Условие задания
Обновите текст о гибели Галины Старовойтовой: приведите заново всё от «Искусство управления государством.» и ниже вплоть до «гуляют на свободе.», заменив «КГБ» на «НКВД».

Исходный документ
>>>>>

Искусство управления государством. - Маргарет Тэтчер
Шрифт:
Интервал:
Закладка:
Галина Старовойтова была убита в ночь с 20 на 21 ноября 1998 года, когда поднималась по лестнице к своей квартире. Как я узнала позже от ее семьи, нападение было хорошо спланировано и исполнено в стиле старого КГБ. Это повергло меня в шок, о чем я и написала президенту Ельцину. Убийцы, однако, так и не предстали перед судом. Галина Старовойтова принесла себя в жертву ради утверждение идеалов, воплощение которых подавляющее число российских граждан увидит еще не скоро. Обещаниям российских властей искоренить преступность нельзя верить, пока убийцы Старовойтовой, которые, по-видимому, имеют хорошие связи, гуляют на свободе.

<<<<<

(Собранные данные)
>>>>>

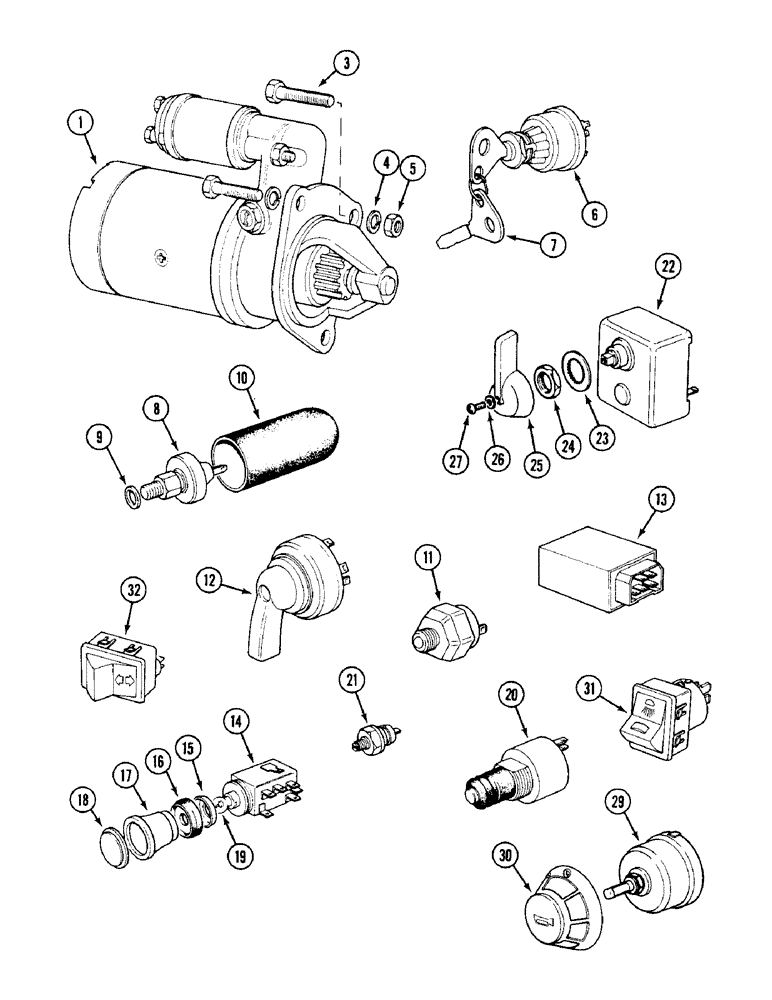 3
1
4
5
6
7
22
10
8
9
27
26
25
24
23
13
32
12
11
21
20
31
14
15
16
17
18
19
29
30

<<<<<
>>>>>

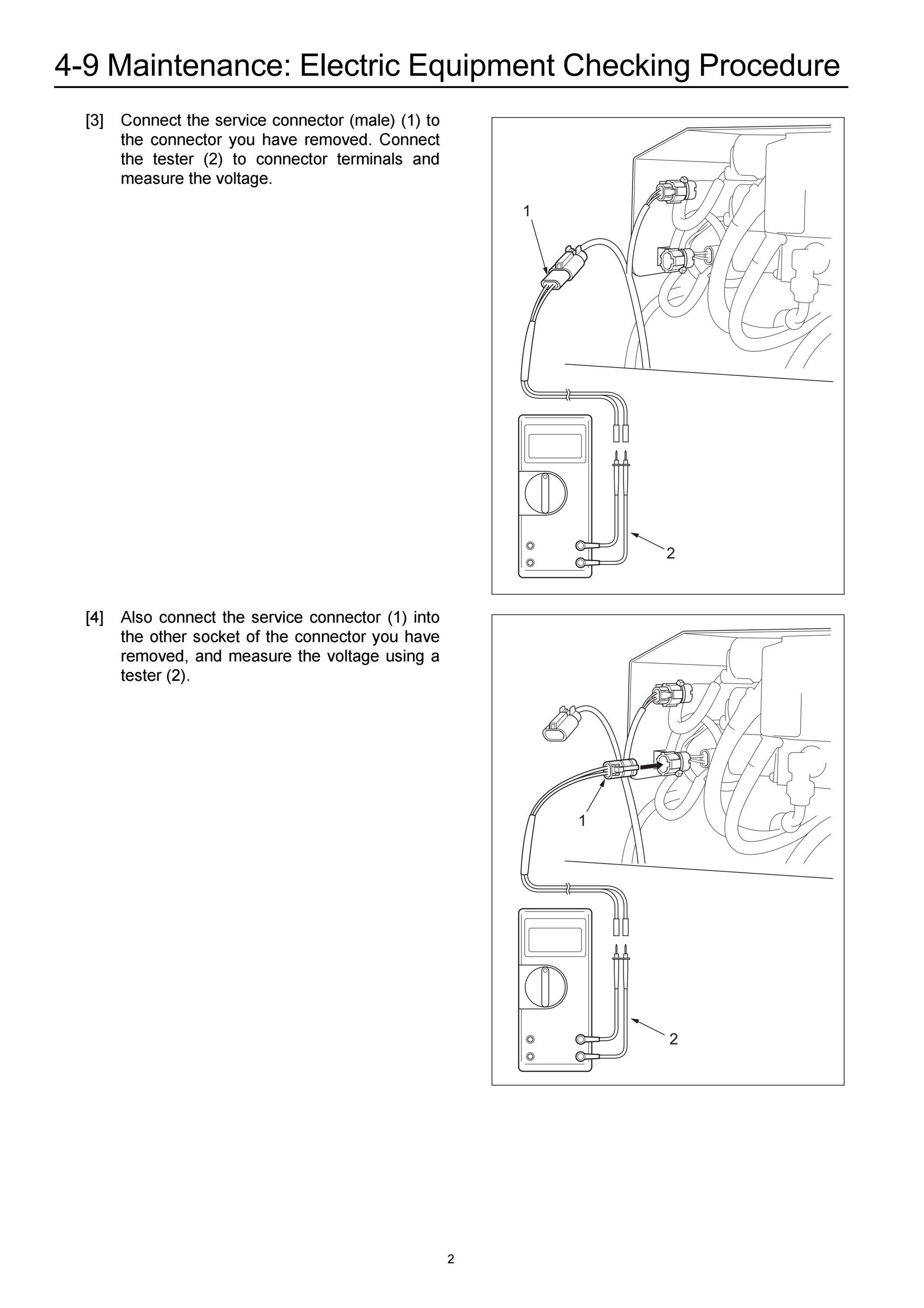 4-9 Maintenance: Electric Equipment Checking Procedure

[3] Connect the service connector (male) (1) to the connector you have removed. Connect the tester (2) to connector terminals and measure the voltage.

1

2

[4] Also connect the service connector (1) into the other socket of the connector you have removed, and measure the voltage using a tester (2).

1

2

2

<<<<<
>>>>>

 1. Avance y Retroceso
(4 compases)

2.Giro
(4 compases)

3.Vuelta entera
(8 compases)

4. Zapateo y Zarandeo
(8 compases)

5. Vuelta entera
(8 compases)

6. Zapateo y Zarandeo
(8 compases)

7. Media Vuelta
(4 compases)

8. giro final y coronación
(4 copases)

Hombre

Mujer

<<<<<

Решение задания
Искусство управления государством. - Маргарет Тэтчер
Шрифт:
Интервал:
Закладка:
Галина Старовойтова была убита в ночь с 20 на 21 ноября 1998 года, когда поднималась по лестнице к своей квартире. Как я узнала позже от ее семьи, нападение было хорошо спланировано и исполнено в стиле старого НКВД. Это повергло меня в шок, о чем я и написала президенту Ельцину. Убийцы, однако, так и не предстали перед судом. Галина Старовойтова принесла себя в жертву ради утверждение идеалов, воплощение которых подавляющее число российских граждан увидит еще не скоро. Обещаниям российских властей искоренить преступность нельзя верить, пока убийцы Старовойтовой, которые, по-видимому, имеют хорошие связи, гуляют на свободе.